___ GIVEN ENTRIES ___
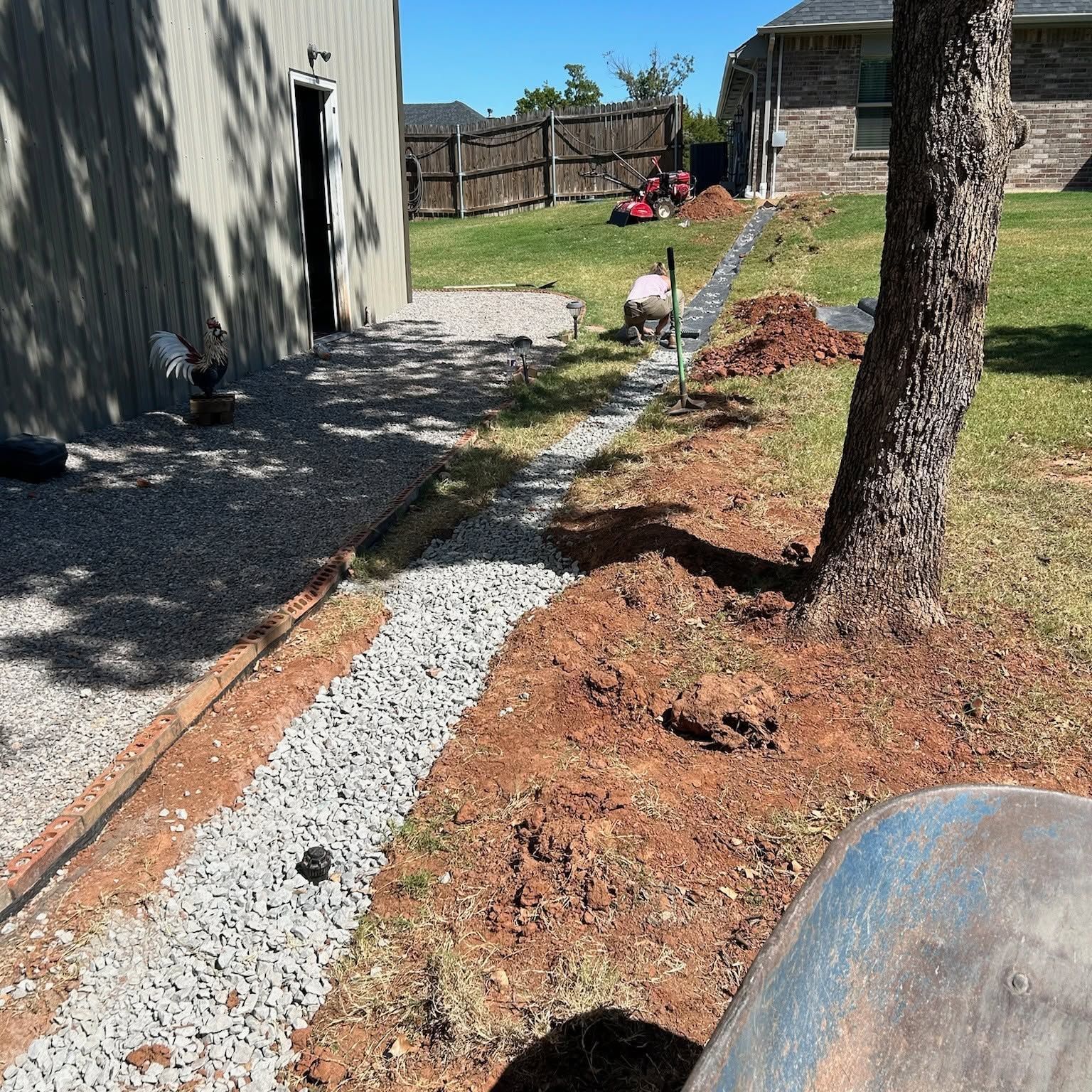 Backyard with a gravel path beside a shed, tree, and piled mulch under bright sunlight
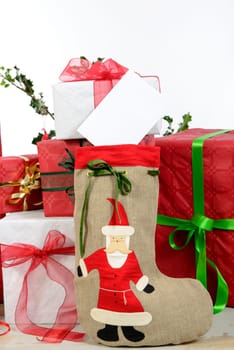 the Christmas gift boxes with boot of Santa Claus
___
___ GIVEN ENTRIES ___
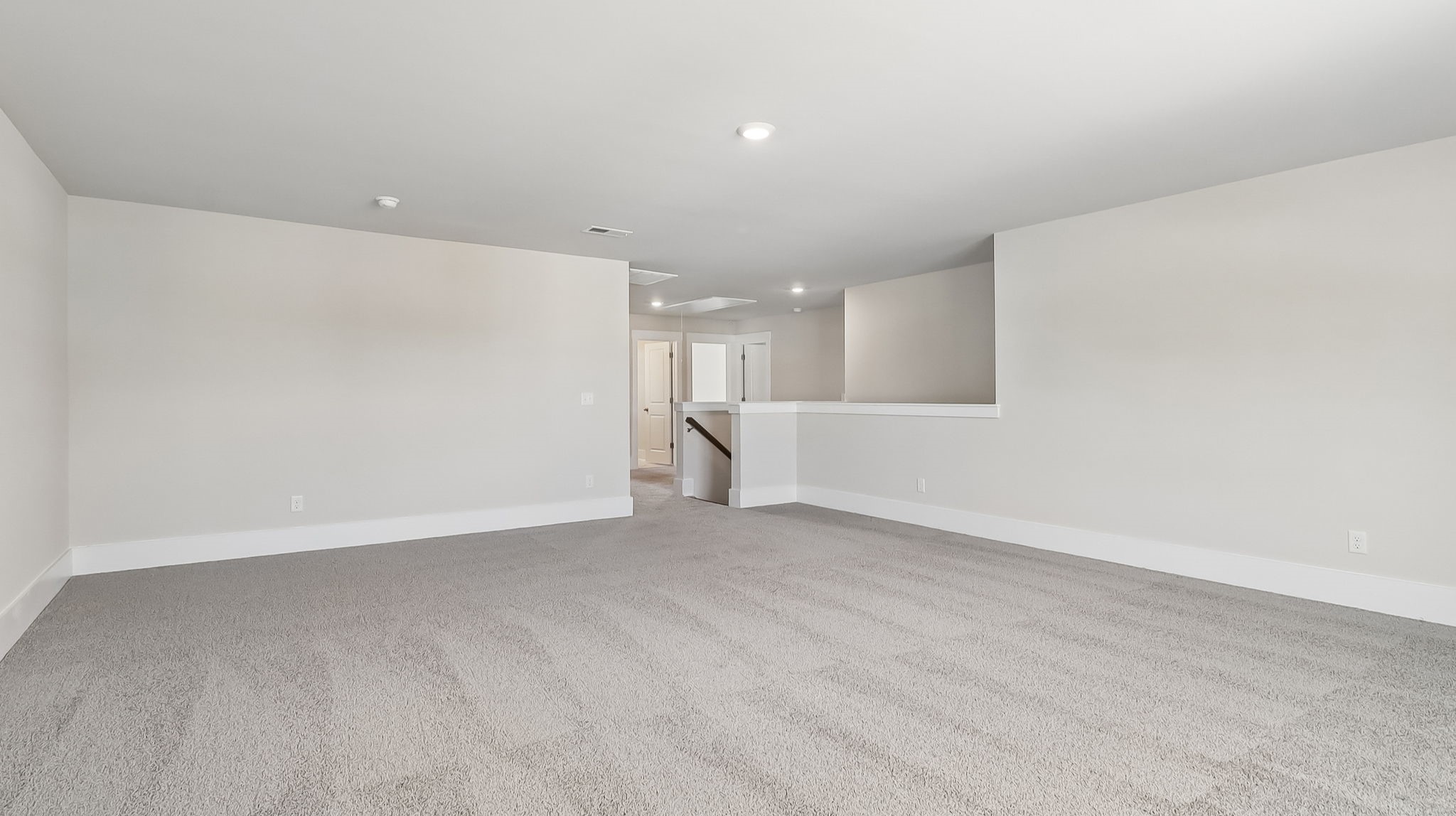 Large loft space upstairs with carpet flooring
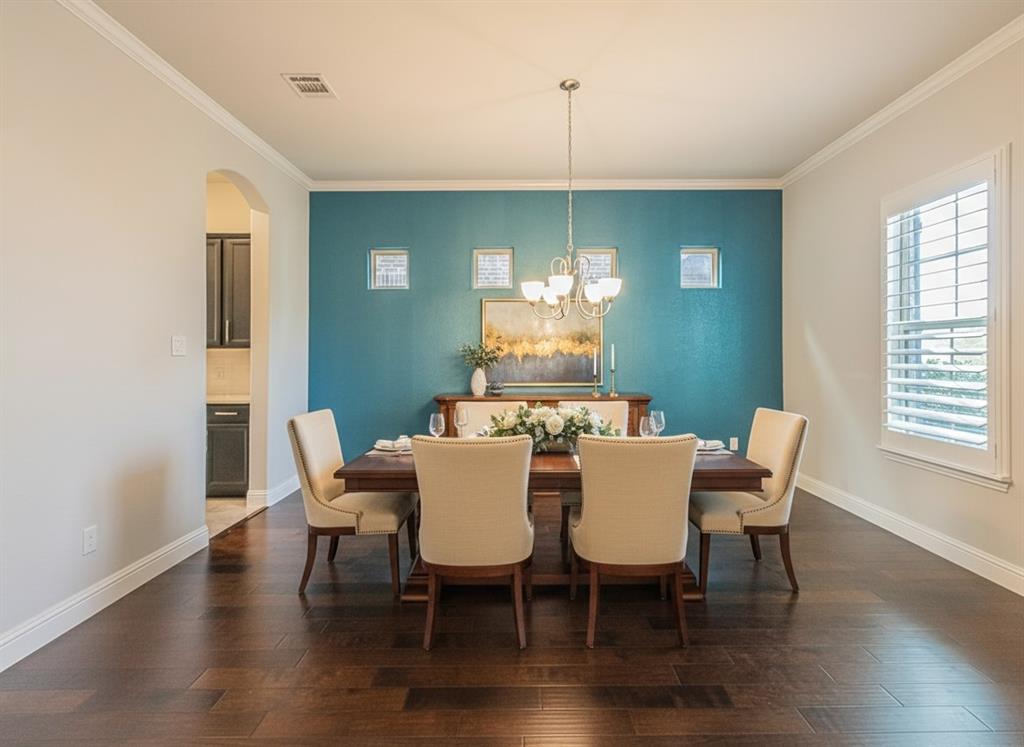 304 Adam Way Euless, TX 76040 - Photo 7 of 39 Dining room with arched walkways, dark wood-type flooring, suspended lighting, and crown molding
___
___ GIVEN ENTRIES ___
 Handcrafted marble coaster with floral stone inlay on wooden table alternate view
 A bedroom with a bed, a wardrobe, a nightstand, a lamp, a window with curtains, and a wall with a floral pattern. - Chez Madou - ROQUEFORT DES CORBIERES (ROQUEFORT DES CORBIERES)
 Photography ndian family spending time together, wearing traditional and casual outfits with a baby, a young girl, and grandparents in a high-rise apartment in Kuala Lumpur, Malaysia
___
◆ **WHAT IS EXPECTED**
Scan the material above for the word "floral". Copy each line where it occurs.

◆ **SOLUTION BELOW**
 Handcrafted marble coaster with floral stone inlay on wooden table alternate view
 A bedroom with a bed, a wardrobe, a nightstand, a lamp, a window with curtains, and a wall with a floral pattern. - Chez Madou - ROQUEFORT DES CORBIERES (ROQUEFORT DES CORBIERES)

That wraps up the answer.